Como se sabe, o Tribunal Superior Eleitoral (STE) acatou o pedido do Partido Liberal (PL), do presidente da República, Jair Bolsonaro, e vetou manifestações políticas no festival Lollapalooza, em São Paulo, após Pabllo Vittar ter levantado uma bandeira com a foto de Lula, virtual candidato à presidência pelo Partido dos Trabalhadores (PT). O órgão da Justiça Eleitoral estipulou uma multa de R$ 50.000,00 por ato de descumprimento da proibição ao que foi caracterizado como propaganda eleitoral. Mas a medida teve efeito contrário ao previsto pelo seu autor, o ministro do TSE Raul Araújo, e desencadeou uma série de protestos contra o chefe de Estado.
Segundo juristas, advogados eleitorais e entidades de advocacia, ela pode ser caracterizada como censura prévia e como um ato contra a liberdade de expressão, contrariando o ambiente democrático.
Antes de lembrar certas páginas da história da resistência cultural no Brasil, como um repertório de ações que pode ser retomado por artistas atuais, vale ressaltar a impropriedade da decisão do TSE. Segundo juristas, advogados eleitorais e entidades de advocacia, ela pode ser caracterizada como censura prévia e como um ato contra a liberdade de expressão, contrariando o ambiente democrático. Isso porque não se deve proibir previamente uma manifestação política; o procedimento adequado é acionar depois a Justiça, caso seja detectado possível abuso. Além disso, não houve pedido de voto específico a Lula, que sequer é candidato oficial. Esse foi o mesmo órgão que vetou a exibição de uma mensagem atribuída ao ex-presidente no horário político de Fernando Haddad, com o pedido de votos para esse candidato, em 2018. E que foi pouco enérgico (empregando aqui um eufemismo) no combate às práticas de fake news, tão prejudiciais ao representante do PT na mesma eleição presidencial.

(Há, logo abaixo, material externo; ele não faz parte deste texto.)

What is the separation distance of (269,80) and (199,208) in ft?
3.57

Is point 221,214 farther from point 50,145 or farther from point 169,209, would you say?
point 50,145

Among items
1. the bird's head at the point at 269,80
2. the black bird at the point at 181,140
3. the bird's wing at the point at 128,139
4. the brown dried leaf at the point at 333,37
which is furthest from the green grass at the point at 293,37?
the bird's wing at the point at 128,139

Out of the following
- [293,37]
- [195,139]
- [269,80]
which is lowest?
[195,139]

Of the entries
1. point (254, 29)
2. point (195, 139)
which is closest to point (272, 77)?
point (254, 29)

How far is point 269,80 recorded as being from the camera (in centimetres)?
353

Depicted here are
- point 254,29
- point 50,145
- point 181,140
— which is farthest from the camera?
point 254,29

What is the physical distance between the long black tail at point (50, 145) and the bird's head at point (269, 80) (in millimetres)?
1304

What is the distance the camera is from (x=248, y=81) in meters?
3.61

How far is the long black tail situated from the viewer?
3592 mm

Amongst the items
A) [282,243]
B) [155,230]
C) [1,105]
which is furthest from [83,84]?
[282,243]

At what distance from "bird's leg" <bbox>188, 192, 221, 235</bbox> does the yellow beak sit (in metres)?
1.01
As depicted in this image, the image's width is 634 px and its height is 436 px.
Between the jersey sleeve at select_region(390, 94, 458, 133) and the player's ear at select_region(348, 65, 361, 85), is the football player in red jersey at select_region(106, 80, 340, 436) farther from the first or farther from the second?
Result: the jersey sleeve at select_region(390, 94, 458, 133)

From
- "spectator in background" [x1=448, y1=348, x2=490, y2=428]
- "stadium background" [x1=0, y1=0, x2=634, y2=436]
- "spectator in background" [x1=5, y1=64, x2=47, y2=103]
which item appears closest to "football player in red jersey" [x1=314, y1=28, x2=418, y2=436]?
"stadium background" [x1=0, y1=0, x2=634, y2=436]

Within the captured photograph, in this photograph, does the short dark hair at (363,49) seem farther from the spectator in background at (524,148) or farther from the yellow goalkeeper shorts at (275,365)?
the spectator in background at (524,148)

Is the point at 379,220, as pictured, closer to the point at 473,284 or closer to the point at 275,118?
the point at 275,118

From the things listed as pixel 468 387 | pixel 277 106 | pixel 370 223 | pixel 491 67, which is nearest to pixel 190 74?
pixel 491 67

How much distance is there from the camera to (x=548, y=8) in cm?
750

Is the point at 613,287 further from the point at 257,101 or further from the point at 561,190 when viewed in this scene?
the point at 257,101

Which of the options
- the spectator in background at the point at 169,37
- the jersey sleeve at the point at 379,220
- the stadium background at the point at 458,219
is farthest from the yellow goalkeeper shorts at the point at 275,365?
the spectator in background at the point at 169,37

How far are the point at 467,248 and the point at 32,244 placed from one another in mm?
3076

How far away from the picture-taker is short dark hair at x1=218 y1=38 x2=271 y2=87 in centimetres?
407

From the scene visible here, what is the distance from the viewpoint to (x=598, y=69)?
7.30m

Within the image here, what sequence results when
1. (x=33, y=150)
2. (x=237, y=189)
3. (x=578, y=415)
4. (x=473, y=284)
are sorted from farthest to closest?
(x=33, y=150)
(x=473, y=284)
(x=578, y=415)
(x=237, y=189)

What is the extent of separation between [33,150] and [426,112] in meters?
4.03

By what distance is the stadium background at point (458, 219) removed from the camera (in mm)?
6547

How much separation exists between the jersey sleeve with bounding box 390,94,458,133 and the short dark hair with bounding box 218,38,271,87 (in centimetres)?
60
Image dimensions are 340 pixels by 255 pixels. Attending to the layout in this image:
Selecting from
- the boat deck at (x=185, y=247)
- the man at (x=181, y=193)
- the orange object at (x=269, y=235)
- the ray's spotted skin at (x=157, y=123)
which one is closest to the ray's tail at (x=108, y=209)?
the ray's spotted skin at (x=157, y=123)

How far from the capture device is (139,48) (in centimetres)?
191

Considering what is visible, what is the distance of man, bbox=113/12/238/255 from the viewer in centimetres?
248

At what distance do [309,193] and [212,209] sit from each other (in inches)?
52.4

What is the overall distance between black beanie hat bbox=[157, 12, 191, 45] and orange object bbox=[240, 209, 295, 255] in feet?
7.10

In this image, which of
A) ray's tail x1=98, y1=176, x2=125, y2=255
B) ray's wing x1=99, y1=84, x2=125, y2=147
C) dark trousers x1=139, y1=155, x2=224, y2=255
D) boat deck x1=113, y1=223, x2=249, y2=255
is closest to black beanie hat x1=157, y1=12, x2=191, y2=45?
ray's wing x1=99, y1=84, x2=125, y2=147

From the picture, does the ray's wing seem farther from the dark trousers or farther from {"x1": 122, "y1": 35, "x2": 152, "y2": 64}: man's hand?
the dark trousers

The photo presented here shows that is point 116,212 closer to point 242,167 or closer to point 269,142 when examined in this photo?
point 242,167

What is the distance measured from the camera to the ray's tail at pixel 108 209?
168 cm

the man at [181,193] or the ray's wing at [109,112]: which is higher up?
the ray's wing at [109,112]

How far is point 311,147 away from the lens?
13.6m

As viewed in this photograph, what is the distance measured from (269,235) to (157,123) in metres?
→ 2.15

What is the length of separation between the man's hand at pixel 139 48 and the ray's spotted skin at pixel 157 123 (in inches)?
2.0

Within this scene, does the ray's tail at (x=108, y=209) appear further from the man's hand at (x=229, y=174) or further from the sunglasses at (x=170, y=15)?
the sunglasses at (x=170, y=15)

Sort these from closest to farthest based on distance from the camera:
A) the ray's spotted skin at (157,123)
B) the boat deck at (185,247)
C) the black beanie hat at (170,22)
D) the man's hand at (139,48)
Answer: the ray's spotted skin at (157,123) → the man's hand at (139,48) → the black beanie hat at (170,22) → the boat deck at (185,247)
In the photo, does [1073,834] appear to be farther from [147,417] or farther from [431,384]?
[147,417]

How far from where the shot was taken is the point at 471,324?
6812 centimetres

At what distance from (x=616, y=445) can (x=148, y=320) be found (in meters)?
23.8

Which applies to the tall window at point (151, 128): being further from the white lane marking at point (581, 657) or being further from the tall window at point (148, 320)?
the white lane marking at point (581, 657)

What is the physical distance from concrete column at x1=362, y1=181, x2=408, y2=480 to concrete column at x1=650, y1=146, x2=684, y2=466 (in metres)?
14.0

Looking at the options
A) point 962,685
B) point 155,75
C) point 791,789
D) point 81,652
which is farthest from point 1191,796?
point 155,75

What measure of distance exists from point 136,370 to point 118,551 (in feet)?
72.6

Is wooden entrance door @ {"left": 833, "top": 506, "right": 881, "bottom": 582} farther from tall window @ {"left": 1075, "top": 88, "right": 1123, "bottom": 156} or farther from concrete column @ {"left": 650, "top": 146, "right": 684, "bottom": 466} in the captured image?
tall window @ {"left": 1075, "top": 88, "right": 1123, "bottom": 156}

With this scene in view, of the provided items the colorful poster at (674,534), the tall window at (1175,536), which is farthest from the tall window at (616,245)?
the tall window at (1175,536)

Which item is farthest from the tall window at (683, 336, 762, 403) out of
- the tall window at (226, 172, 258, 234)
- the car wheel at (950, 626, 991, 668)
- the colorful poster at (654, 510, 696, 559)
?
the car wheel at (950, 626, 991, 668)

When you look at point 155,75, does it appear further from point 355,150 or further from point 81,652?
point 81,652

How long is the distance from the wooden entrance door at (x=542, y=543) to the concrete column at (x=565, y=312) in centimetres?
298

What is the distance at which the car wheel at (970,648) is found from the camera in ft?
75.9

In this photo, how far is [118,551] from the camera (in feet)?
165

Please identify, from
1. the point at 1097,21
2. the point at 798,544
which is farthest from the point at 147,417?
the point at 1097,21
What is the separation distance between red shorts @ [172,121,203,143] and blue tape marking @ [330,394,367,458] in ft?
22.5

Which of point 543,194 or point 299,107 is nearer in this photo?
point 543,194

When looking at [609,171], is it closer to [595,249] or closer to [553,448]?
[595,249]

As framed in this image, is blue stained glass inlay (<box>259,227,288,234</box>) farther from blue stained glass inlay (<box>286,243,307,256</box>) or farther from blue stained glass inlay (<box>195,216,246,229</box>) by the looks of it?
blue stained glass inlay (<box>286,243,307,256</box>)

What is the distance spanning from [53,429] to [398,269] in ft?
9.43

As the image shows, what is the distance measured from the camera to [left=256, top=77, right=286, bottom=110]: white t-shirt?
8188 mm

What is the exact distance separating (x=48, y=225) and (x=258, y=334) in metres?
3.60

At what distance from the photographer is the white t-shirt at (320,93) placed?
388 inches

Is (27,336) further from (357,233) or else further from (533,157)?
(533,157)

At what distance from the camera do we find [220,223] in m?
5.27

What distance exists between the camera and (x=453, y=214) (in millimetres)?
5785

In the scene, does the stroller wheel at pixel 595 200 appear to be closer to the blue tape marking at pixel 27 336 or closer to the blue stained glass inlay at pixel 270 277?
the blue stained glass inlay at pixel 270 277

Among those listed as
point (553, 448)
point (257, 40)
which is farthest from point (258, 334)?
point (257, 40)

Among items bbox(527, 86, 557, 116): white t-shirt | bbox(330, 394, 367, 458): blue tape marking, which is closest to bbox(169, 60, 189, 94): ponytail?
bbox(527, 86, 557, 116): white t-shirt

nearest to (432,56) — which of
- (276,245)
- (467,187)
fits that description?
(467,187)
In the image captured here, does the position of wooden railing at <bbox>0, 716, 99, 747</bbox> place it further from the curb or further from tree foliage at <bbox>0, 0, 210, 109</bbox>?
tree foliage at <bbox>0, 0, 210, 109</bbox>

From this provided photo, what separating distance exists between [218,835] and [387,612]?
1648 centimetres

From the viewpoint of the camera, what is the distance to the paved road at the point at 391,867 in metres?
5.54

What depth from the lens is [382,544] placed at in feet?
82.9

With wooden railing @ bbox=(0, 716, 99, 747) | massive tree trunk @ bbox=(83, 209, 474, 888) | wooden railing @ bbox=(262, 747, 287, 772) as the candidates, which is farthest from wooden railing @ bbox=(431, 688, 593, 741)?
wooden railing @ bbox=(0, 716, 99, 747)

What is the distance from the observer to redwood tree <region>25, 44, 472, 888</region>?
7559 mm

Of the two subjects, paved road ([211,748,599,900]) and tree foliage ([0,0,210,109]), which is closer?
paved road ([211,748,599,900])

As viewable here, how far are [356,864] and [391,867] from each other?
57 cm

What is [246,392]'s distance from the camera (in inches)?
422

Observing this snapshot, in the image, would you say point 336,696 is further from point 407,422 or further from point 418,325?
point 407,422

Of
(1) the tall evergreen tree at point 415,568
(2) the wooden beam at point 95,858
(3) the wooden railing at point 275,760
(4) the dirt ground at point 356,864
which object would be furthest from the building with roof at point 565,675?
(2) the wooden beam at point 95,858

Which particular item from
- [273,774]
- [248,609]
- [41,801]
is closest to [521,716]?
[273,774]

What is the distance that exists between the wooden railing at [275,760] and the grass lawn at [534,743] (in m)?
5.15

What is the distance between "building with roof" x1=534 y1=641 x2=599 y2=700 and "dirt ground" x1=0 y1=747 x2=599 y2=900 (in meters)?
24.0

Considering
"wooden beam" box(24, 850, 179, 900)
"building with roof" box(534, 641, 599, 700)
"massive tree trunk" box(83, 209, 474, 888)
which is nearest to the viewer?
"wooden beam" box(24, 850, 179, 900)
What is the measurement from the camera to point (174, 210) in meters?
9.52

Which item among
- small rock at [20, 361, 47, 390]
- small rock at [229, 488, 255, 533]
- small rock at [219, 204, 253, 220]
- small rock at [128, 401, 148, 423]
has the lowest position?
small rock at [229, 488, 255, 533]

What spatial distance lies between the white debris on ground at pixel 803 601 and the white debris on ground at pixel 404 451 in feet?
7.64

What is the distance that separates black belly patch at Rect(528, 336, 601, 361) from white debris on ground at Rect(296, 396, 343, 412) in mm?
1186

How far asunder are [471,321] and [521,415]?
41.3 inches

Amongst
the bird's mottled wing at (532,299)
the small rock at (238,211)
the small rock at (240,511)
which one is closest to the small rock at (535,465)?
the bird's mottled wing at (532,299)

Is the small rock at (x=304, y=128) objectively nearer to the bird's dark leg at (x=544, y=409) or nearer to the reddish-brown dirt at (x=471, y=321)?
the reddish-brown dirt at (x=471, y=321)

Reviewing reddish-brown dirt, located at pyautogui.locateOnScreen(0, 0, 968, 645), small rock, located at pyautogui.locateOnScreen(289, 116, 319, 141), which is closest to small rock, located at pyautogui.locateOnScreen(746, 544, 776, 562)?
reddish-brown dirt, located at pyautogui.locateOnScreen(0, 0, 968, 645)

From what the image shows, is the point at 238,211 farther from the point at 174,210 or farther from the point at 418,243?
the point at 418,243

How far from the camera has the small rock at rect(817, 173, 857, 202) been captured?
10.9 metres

Não apenas especialistas da área do Direito se colocaram contra a proibição imposta pelo TSE. Em suas redes sociais, Caetano Veloso se mostrou revoltado com a sugestão de punição a um festival de música porque artistas expuseram a sua opinião política, e pediu para que a Constituição fosse respeitada. Não custa lembrar que esse personagem central da cultura brasileira tem uma longa atuação contra a censura no Brasil. Em 1968, pouco antes do Ato Institucional N. 5 (AI-5), ele foi intimidado pelo promotor Carlos Mello e pelo delegado Fontoura Carvalho durante a sua temporada na boate Sucata, no Rio de Janeiro, ao lado de Gilberto Gil e dos Mutantes. A primeira autoridade exigiu que Caetano Veloso se comprometesse a não se pronunciar entre as músicas do show, como condição para o seu não cancelamento. O compositor não apenas se recusou a assinar o documento apresentado por conta própria pelo delegado, como denunciou o episódio no decorrer do espetáculo. A casa de espetáculos foi fechada na manhã seguinte, mas o autor de “É proibido proibir” se manteve fiel a sua palavra cantada. Já no contexto da Nova República, em 1986, o então presidente José Sarney proibiu pessoalmente o filme francês Je vou salue, Marie, de Jean-Luc Godard, após pressão da Igreja Católica. O cantor Roberto Carlos endossou o veto, o que levou o baiano de Santo Amaro da Purificação a criticar duramente o seu colega, atentando para o absurdo da postura de um artista que apoia a censura a obras de arte, por motivos religiosos. Por fim, com Fernando Henrique Cardoso na presidência, em 1997, Caetano Veloso colocou-se publicamente contra a prisão dos integrantes do Planet Hemp, acusados de fazer apologia às drogas. Um contraste a esse histórico foi o seu apoio à interdição de biografias não autorizadas. Seja como for, é interessante que o líder do grupo musical citado, Marcelo D2, tenha anunciado que entraria com recurso no Supremo Tribunal Federal (STF) contra a tentativa de mordaça perpetrada pelo TSE, comentada neste texto. O rapper carioca tem combatido o governo Bolsonaro nas redes sociais.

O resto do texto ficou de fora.